Romulo Fróes faz 50 anos e acerta no "erro" de fazer dois discos distintos com repertório igual
20/06/2021 15h34Fonte G1
Imagem: DivulgaçãoRomulo Fróes faz 50 anos e acerta no "erro" de fazer dois discos distintos com repertório igual
“Vai dar errado”, profetiza Jards Macalé na abertura de Ó nóis, um dos dois álbuns lançados por Romulo Fróes neste domingo, 20 de junho, dia do 50º aniversário deste vanguardista cantor e compositor paulistano nascido em 20 de junho de 1971.
Ó nóis chega ao mundo digital pela gravadora YB Music na companhia de disco gêmeo, Aquele nenhum, álbum com o qual se une pelo fato de ambos apresentarem o mesmo repertório autoral com sonoridades distintas.
A sentença de Macalé – que deve ser entendida como a propensão de Fróes de acertar ao apostar no que pode ser considerado um erro pela visão empresarial dos gestores do mercado da música – já foi ouvida há 15 anos quando o artista ofereceu a Macalé um exemplar do então recém-lançado segundo álbum solo de Fróes, Cão (2006).
“Vai dar errado”, avisou Macalé na época, intimamente orgulhoso do erro do colega. Como a vida deu voltas, Romulo Fróes acabou sendo um dos arquitetos do aclamado último álbum de Macalé, Besta fera (2019), e também virou parceiro do compositor carioca, ele também dono de trajetória orgulhosamente errática.
Sobra do repertório de Besta fera, Baby infeliz (Jards Macalé, Guilherme Held, Romulo Fróes e Nuno Ramos) ganha registros simultâneos nos dois álbuns de Fróes com letra que alude a títulos emblemáticos do cancioneiro de Macalé, como Anjo exterminado (1972) e Movimento dos barcos (1971), parcerias do compositor com o poeta Waly Salomão (1943 – 2003).
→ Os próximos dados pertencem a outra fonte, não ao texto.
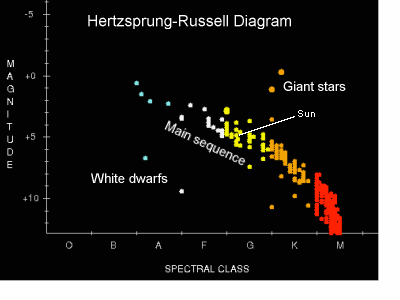 Starplot 1 introduction to stellar astronomy hertzsprung russell diagram ccuart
No álbum Ó nóis, a música Baby infeliz é ouvida entre dissonâncias e ruídos que pavimentam este disco cheio de barulhos feios. No álbum Aquele nenhum, Baby infeliz aparece em registro mais certinho de voz e violão.
O mesmo acontece com composições como Aquele nenhum (Romulo Fróes), Braço magro (Romulo Fróes e Alice Coutinho), Minha música (Romulo Fróes e Nuno Ramos), Me olha e manda (Romulo Fróes e Alice Coutinho) e Numa cara só (Romulo Fróes e Clima). E o resultado é interessante.
Ambos os discos foram produzidos por Frederico Pacheco com o próprio Romulo Fróes. Outro traço (literal) em comum entre os álbuns Aquele nenhum e Ó nóis é a arte gráfica criada por Thiago Lacaz.
Contudo, há sutis diferenças no repertório. Ó nóis inclui interpretação a capella do samba Aos pés da cruz (Zé da Zilda e Marino Pinto, 1942) em registro nu que poderia figurar em Aquele nenhum – se não tivesse sido acoplado à gravação ruidosa de Elza aqui (Romulo Fróes e Nuno Ramos, 2019), música lançada há dois anos em single.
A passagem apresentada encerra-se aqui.